Lacy, a property development manager, sends a gangster, Carlos, to bribe the occupants to move out. When they resist, Carlos punches through Mason's door, intimidates Marisa, destroys Harry's property, and vandalizes the cafe. Faye, who is suffering from dementia, believes Carlos is their deceased son, Bobby, and asks Frank to treat him kindly. Muriel and Sid take the bribe and move to a retirement home in New Jersey.
That night, two flying mechanical creatures visit the Rileys' apartment and repair the cafe, putting Frank and Faye back in business. The creatures take up residence in a shed on the roof. Carlos returns to threaten the tenants, but the creatures scare him away.
The female creature gives birth to three babies. One is stillborn, but Harry repairs it. The demolition crew brings a boost in business in the cafe, while the creatures help in the kitchen. When Marisa's boyfriend returns to say he has found work in Chicago, Marisa tells him to go without her and begins a relationship with Mason.

▸ Input data

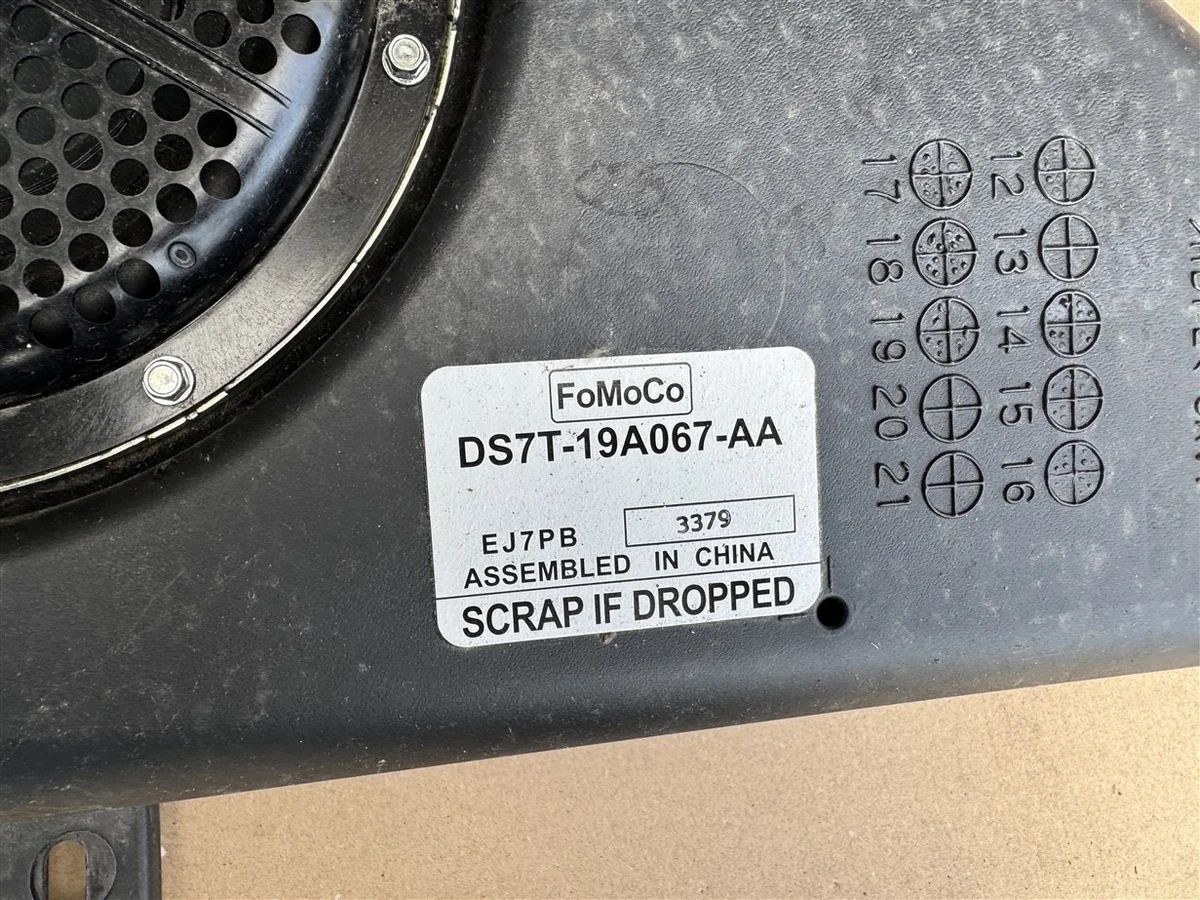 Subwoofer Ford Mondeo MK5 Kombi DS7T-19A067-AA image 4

==

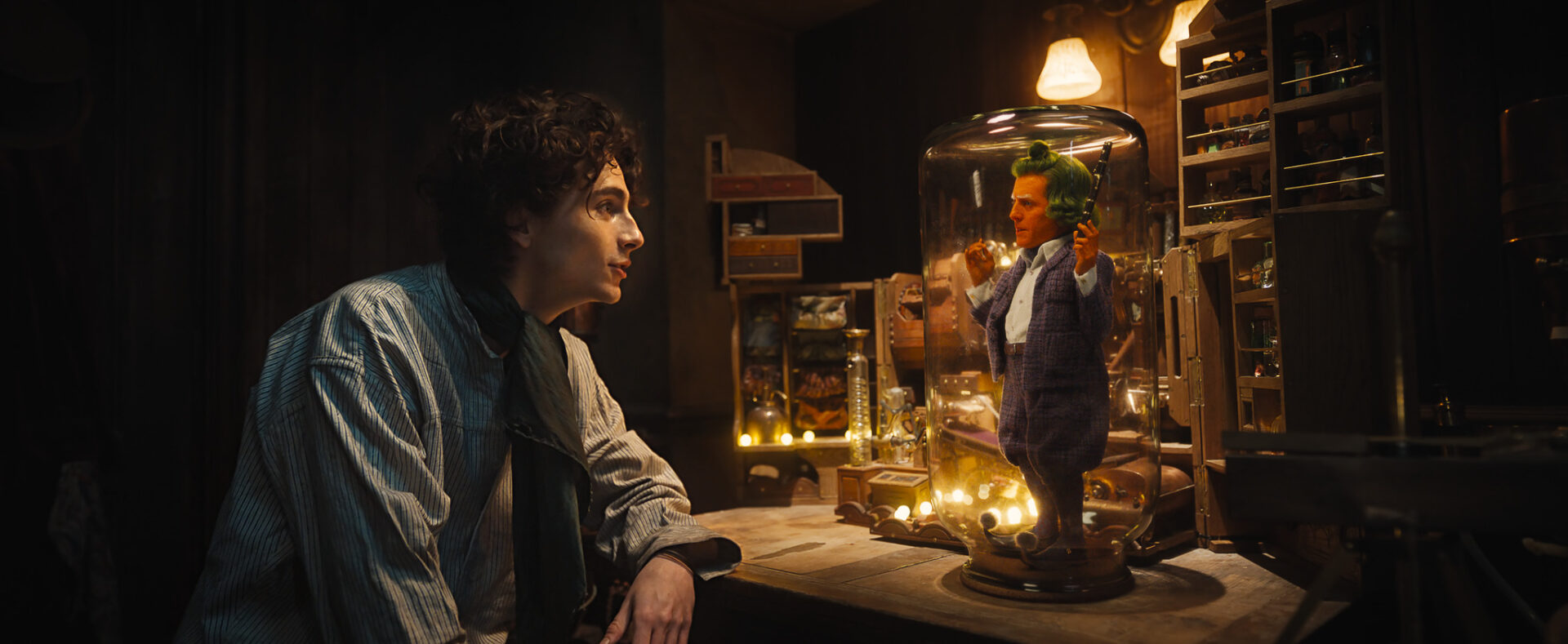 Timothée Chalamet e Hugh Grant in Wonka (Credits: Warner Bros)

▸ Instructions
A – In the plot summary above, reproduce word for word the part that opens with the words containing "Lacy, a property" and closes with "in New Jersey.".
B – According to the plot summary above, what does Carlos do after the occupants resist the bribe? List each action.

▸ Activity answers
A –
Lacy, a property development manager, sends a gangster, Carlos, to bribe the occupants to move out. When they resist, Carlos punches through Mason's door, intimidates Marisa, destroys Harry's property, and vandalizes the cafe. Faye, who is suffering from dementia, believes Carlos is their deceased son, Bobby, and asks Frank to treat him kindly. Muriel and Sid take the bribe and move to a retirement home in New Jersey.

B –
- Punches through Mason's door
- Intimidates Marisa
- Destroys Harry's property
- Vandalizes the cafe